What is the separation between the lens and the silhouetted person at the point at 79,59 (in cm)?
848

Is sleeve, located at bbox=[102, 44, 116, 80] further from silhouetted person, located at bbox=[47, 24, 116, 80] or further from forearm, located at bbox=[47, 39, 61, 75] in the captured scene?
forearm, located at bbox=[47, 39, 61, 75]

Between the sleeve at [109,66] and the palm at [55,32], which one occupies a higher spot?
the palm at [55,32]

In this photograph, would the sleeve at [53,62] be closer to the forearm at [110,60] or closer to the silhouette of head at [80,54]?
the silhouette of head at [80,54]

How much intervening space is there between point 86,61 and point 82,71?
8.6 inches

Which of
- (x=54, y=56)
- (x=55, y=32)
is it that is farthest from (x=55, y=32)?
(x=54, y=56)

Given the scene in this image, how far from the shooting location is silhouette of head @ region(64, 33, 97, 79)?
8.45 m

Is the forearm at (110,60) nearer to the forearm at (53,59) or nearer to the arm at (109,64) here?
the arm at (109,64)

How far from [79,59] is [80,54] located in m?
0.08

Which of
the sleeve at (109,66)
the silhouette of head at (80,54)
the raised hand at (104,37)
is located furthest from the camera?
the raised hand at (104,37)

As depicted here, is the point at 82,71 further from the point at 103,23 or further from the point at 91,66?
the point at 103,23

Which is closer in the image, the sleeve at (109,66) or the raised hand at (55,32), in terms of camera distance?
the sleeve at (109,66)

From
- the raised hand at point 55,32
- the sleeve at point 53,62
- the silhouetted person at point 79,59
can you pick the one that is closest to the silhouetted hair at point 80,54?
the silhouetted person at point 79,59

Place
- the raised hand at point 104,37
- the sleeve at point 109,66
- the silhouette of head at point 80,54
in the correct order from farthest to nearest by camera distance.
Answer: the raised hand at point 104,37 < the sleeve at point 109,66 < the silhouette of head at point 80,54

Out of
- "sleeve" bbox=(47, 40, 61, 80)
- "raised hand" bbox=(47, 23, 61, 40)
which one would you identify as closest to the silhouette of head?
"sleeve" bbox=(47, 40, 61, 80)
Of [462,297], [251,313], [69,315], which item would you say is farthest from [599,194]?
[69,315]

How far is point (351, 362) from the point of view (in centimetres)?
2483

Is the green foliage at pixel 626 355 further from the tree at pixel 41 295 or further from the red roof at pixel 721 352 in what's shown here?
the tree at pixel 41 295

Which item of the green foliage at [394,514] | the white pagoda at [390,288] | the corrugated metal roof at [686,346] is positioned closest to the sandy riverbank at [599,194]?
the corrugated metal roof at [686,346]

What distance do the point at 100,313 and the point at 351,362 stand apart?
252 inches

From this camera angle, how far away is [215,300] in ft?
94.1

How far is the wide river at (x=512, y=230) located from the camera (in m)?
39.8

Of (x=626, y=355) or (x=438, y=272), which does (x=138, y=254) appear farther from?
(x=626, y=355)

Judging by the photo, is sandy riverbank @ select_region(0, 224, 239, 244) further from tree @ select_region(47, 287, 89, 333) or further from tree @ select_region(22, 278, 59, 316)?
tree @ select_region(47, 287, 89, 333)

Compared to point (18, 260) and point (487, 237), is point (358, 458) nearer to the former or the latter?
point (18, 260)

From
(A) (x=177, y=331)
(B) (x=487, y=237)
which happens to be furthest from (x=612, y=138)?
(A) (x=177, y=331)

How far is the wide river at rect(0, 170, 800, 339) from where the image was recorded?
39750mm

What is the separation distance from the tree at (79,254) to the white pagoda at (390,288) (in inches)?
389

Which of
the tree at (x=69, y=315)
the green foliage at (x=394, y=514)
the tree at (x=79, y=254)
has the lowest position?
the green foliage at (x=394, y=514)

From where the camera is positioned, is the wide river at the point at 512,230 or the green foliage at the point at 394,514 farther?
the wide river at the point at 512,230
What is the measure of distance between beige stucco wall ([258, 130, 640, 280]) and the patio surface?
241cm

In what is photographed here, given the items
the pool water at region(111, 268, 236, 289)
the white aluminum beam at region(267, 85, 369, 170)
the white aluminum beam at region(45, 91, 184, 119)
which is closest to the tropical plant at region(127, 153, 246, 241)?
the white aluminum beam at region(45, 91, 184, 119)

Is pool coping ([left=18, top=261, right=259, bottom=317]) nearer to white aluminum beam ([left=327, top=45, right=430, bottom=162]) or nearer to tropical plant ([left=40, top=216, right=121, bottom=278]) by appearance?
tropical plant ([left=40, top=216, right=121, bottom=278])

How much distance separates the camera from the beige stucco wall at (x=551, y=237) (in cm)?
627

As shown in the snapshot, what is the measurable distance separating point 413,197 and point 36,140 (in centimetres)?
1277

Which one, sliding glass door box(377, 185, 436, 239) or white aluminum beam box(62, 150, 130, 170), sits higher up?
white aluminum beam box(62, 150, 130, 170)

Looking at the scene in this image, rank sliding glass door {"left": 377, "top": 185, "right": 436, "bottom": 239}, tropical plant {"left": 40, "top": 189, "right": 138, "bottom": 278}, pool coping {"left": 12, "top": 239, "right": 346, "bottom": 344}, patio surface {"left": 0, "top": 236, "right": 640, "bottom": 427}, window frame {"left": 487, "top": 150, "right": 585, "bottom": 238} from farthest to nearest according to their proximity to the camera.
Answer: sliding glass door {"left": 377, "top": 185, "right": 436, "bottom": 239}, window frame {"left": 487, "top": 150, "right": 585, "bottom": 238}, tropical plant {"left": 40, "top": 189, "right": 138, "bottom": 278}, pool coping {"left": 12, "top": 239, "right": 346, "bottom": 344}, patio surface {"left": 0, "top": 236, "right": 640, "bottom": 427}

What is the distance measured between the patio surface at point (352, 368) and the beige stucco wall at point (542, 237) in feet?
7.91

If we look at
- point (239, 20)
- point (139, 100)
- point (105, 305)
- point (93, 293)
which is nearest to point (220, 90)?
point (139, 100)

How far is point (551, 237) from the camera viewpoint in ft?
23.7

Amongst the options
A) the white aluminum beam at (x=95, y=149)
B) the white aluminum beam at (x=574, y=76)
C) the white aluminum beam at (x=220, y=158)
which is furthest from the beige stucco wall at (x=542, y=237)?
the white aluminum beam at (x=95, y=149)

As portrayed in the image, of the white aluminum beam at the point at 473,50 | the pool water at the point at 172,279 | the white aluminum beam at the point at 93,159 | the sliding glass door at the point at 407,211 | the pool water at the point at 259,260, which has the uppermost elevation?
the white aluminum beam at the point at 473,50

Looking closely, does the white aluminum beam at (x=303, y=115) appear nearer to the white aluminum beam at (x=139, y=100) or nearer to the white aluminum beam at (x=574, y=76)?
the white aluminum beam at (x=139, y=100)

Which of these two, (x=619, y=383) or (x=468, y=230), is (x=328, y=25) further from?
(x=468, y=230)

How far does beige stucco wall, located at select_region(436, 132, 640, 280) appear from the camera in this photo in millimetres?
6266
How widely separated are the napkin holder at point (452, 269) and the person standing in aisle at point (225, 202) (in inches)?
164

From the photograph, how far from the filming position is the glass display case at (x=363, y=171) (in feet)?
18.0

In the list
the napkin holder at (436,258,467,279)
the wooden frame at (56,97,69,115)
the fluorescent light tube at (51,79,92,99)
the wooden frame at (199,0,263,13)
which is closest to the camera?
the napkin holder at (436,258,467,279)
================================
__Task to complete__.
Starting at the beginning of the data and ending at the line containing "Answer: the raised", swap "intervening space" for "distance" and give those lines again with everything else unchanged.

__Answer to the problem__.
What is the separation between the lens and the silhouetted person at the point at 79,59 (in cm)?
848

Is sleeve, located at bbox=[102, 44, 116, 80] further from silhouetted person, located at bbox=[47, 24, 116, 80] or further from forearm, located at bbox=[47, 39, 61, 75] in the captured scene?
forearm, located at bbox=[47, 39, 61, 75]

Between the sleeve at [109,66] and the palm at [55,32], which one occupies a higher spot?
the palm at [55,32]

In this photograph, would the sleeve at [53,62] be closer to the forearm at [110,60] or closer to the silhouette of head at [80,54]?
the silhouette of head at [80,54]

How much distance is there between point 86,61 and point 82,71?
8.6 inches

Which of
- (x=54, y=56)
- (x=55, y=32)
is it that is farthest from (x=55, y=32)?
(x=54, y=56)

Given the scene in this image, how far from the shooting location is silhouette of head @ region(64, 33, 97, 79)?
8.45 m

Is the forearm at (110,60) nearer to the forearm at (53,59) or nearer to the arm at (109,64) here?
the arm at (109,64)

How far from [79,59] is [80,54] located in m?
0.08

Which of
the sleeve at (109,66)
the silhouette of head at (80,54)
the raised hand at (104,37)
is located furthest from the camera?
the raised hand at (104,37)

As depicted here, is the point at 82,71 further from the point at 103,23 or further from the point at 91,66?
the point at 103,23

Which is closer in the image, the sleeve at (109,66) or the raised hand at (55,32), in terms of camera distance?
the sleeve at (109,66)

From
- the raised hand at point 55,32
- the sleeve at point 53,62
- the silhouetted person at point 79,59
can you pick the one that is closest to the silhouetted hair at point 80,54?
the silhouetted person at point 79,59

Place
- the raised hand at point 104,37
- the sleeve at point 109,66
- the silhouette of head at point 80,54
in the correct order from farthest to nearest by camera distance.
Answer: the raised hand at point 104,37 < the sleeve at point 109,66 < the silhouette of head at point 80,54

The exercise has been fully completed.